Can you repeat the material below with every "closest" replaced by "nearest", leaving everything else unchanged and the pictures out?

- **Entries**:
# # #
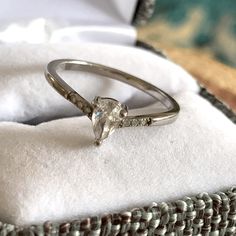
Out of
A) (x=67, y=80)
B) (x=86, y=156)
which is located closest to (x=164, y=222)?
(x=86, y=156)

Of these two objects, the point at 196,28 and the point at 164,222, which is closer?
the point at 164,222

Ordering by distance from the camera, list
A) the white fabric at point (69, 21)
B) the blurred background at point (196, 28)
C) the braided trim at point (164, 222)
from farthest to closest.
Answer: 1. the blurred background at point (196, 28)
2. the white fabric at point (69, 21)
3. the braided trim at point (164, 222)

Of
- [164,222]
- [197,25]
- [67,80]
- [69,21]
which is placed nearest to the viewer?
# # #
- **Complete response**:
Out of
A) (x=67, y=80)
B) (x=86, y=156)
which is located nearest to (x=164, y=222)?
(x=86, y=156)

Of these two objects, the point at 196,28 and the point at 164,222, which is closer?
the point at 164,222

Ordering by distance from the camera, list
A) the white fabric at point (69, 21)
B) the blurred background at point (196, 28)
C) the braided trim at point (164, 222)
from farthest to nearest.
Answer: 1. the blurred background at point (196, 28)
2. the white fabric at point (69, 21)
3. the braided trim at point (164, 222)

Of
- [164,222]
- [197,25]
- [67,80]
- [69,21]
which is placed nearest to the viewer?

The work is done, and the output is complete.